Working through the data below, reproduce word for word the line with "Llevar neumáticos distintos" and every line after it, both ends included, and omit the pictures.

GIVEN MATERIAL section start

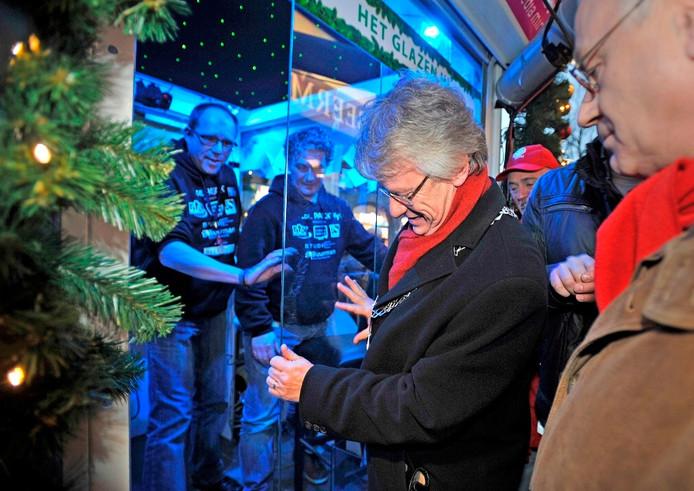 Burgemeester Berends sluit de dj's van de lokale omroep Apeldoorn op voor hun eigen Glazen Huisje. Archieffoto: Maarten Sprangh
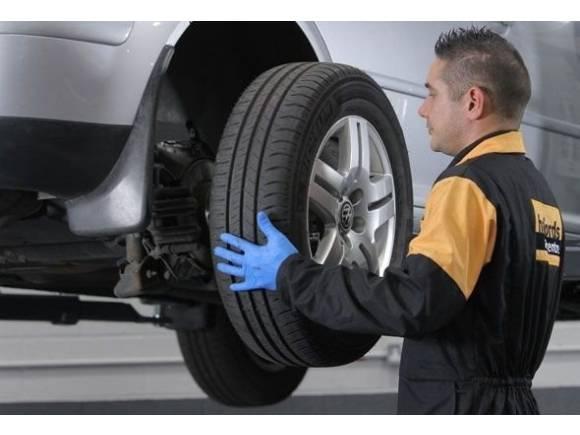 Llevar neumáticos distintos en el coche, ¿se puede?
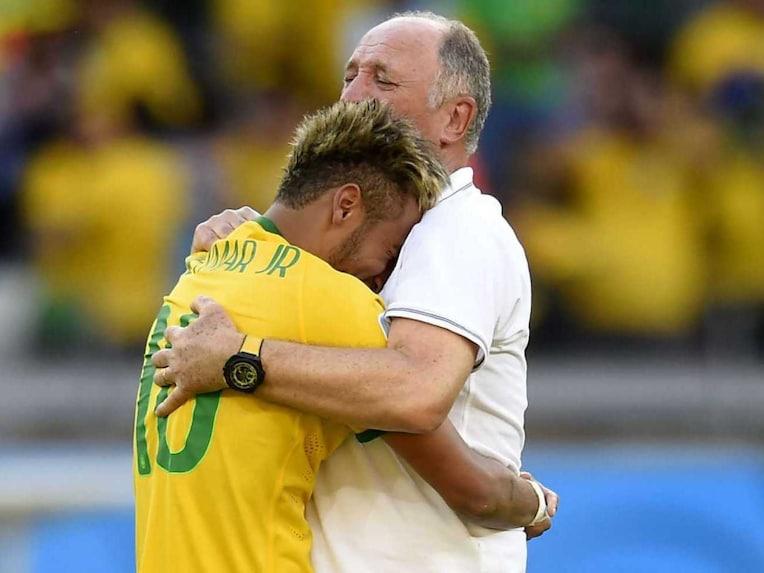 Brazil striker Neymar and manager Scolari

GIVEN MATERIAL section end

ANSWER TO THIS PROBLEM:
 Llevar neumáticos distintos en el coche, ¿se puede?
 Brazil striker Neymar and manager Scolari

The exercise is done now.